Entre psicólogos, a questão é mais do que polêmica. Especialista em adolescentes e doutora em Psicopatologia e Psicanálise, Raquel Barreira acha que a definição do sexo é importante para a criança desde os primeiros anos de vida. “É a partir daí que a criança vai se identificar ou não com este ideal masculino ou feminino, que é construído tanto pelos pais quanto pelo meio social e cultural com os quais ela convive”, explica. “Além disso, a nossa sociedade ainda não está preparada para viver essa questão como algo indefinido.”

O psicólogo especialista em sexualidade Cláudio Picazio, autor de obras como Diferentes Desejos e Sexo Secreto (Edições GLS), considera que a lei alemã tem o mérito de levantar a questão das pessoas que não pertencem a um sexo ou outro. “É uma atenção que o mundo quer dar para estas pessoas, de considerá-las como parte de um processo democrático”, observa. Entretanto, o profissional concorda que a indefinição pode ser mais complexa de assimilar do que uma eventual troca de sexo no futuro. “Com a aquisição da fala, a criança começa a dar sinais sobre com que sexo ela se identifica mais. Uma definição poderia ser feita neste momento. Deixar para mais tarde poderá ser mais complicado para ela escolher.”

As entidades de defesa dos intersexuais há anos pedem o fim das cirurgias de correção de sexo nos recém nascidos, que quase sempre são considerados meninas. Entretanto o porta-voz da Organização Internacional Intersexual, Vincent Guillot, afirma que a lei alemã é um retrocesso para esta questão, porque além de não estipular a condição de intersexual, ainda deixa a criança sem qualquer definição sobre o sexo.
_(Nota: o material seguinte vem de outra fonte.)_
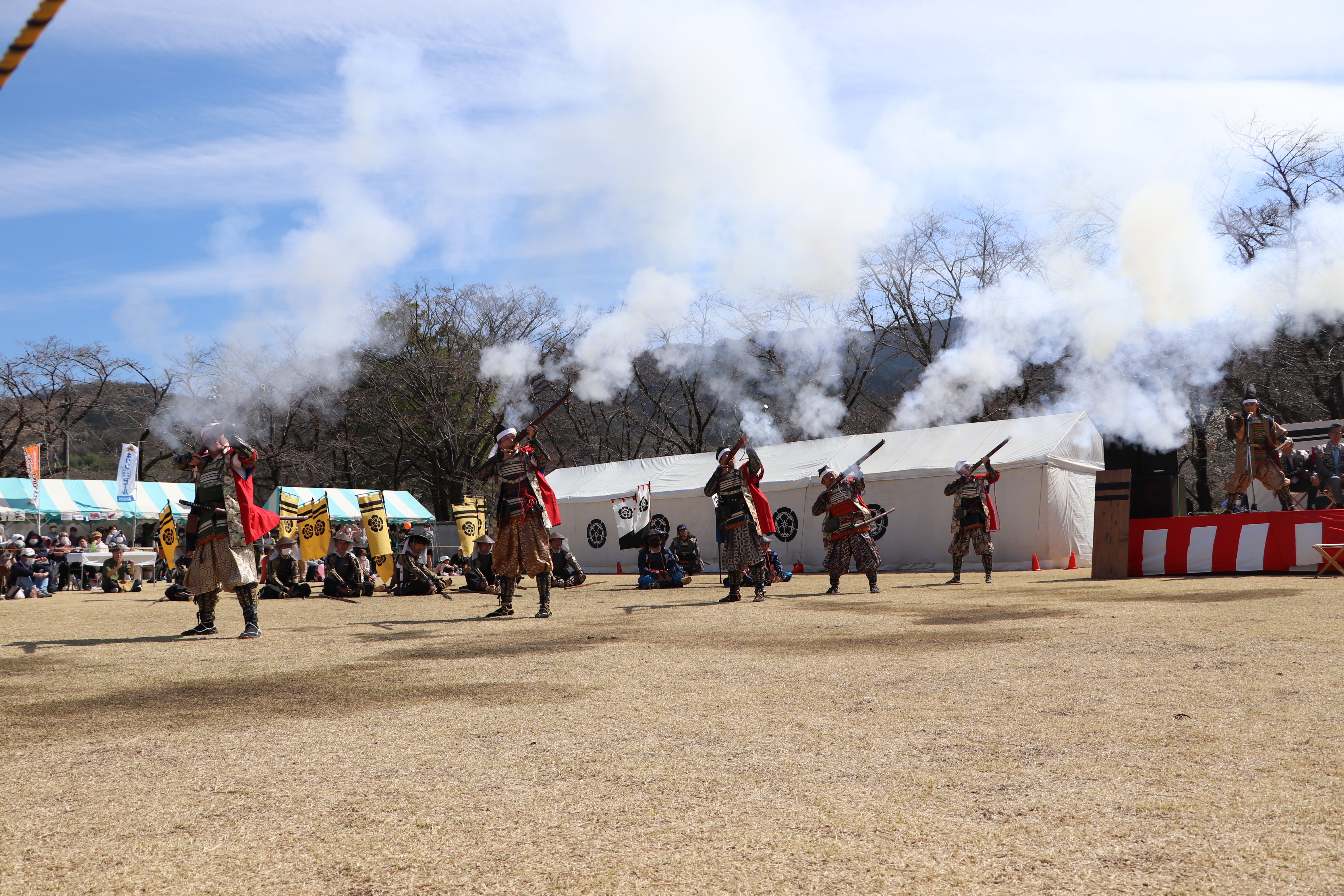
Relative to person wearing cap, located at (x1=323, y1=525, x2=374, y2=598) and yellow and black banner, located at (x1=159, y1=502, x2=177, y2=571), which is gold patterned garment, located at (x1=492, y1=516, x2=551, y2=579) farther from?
yellow and black banner, located at (x1=159, y1=502, x2=177, y2=571)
“A melhor solução, para nós, foi a que escolheu o conselho de ética suíço, há um ano, que diz: ninguém vai operar crianças, mas sim vamos acompanhar os pais psicologicamente e dizê-los que os filhos deles têm uma boa saúde, são inteligentes, mas são simplesmente diferentes”, afirma. “Depois, vamos acompanhar as crianças para uma autodeterminação, e no momento em que elas tiverem a capacidade de dizer “eu sou uma menina”, “eu sou um menino” ou “eu estou bem assim mesmo”, faremos o acompanhamento médico que elas mesmas pedirem.”

Intersexual conta sua história

Vincent é um intersexual francês que foi operado 10 vezes na infância para a retirada de todos os órgãos femininos – mas, na realidade ele jamais se sentia nem menino, nem menina. Hoje, pai de um jovem de 23 anos, ele acha que a definição sexual no nascimento dos bebês é uma medida para satisfazer aos pais.

Qual é a sua opinião sobre esta lei?
A opinião não apenas minha, mas de todas as associações de intersexuais, e particularmente as alemãs, é de que é uma lei muito negativa e contra a qual lutamos muito. Não conseguimos obter o que queríamos.

Por quê?
Porque não se trata da criação de um terceiro sexo, mas sim da desobrigação do registro do sexo no nascimento de crianças intersexuais. Esta medida já existe na França há muitos anos, desde antes dos anos 2000. O sexo pode não ser registrado durante dois anos. Porém o que constatamos na França, e em outros países também, é que nestes casos os pais ficam traumatizados com a falta do registro do sexo de seus filhos, e acabam validando as sugestões dos médicos para fazer mutilações. Ou seja, ao invés de resolver o problema, isso sistematiza as mutilações.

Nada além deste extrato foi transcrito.